TRY IT:
Extract, in full, the lines below, beginning at the first and ending with the line that contains "Ręcznik i bawełniana". Pictures do not belong in the copy.

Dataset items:
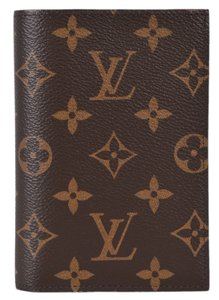 Louis Vuitton New Louis Vuitton M64502 Logo Coated Canvas Passport Case Wallet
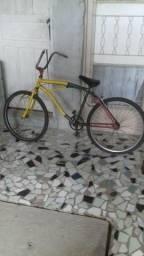 Bicicleta Leia o anúncio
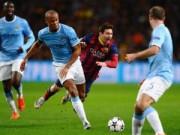 Video bàn thắng - TRỰC TIẾP Man City - Barca: Messi sút hỏng phạt đền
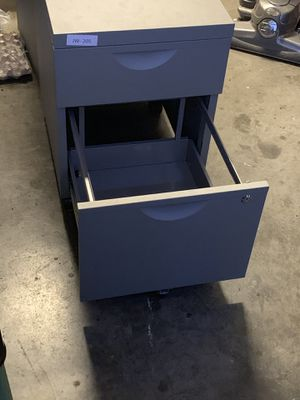 Metal file cabinet for Sale in Redwood City, CA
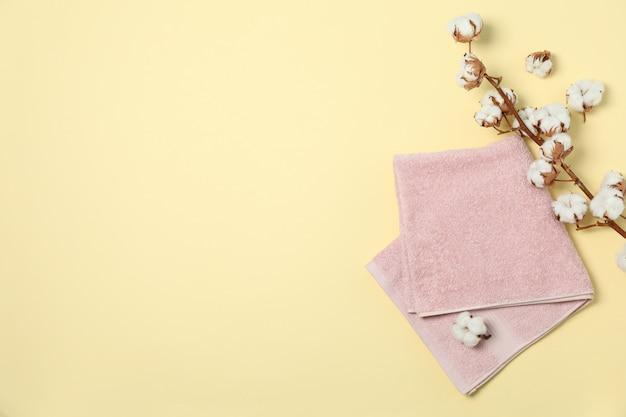 Ręcznik i bawełniana gałąź na beżu, miejsce na tekst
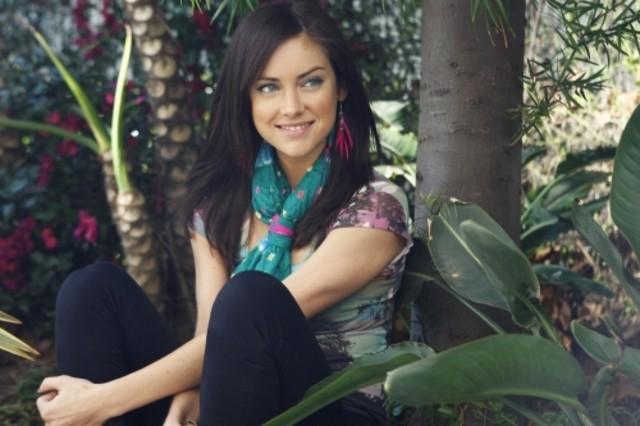 Una sorridente Jessica Stroup nell'episodio Life's a Drag di 90210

OUTPUT BELOW:
 Louis Vuitton New Louis Vuitton M64502 Logo Coated Canvas Passport Case Wallet
 Bicicleta Leia o anúncio
 Video bàn thắng - TRỰC TIẾP Man City - Barca: Messi sút hỏng phạt đền
 Metal file cabinet for Sale in Redwood City, CA
 Ręcznik i bawełniana gałąź na beżu, miejsce na tekst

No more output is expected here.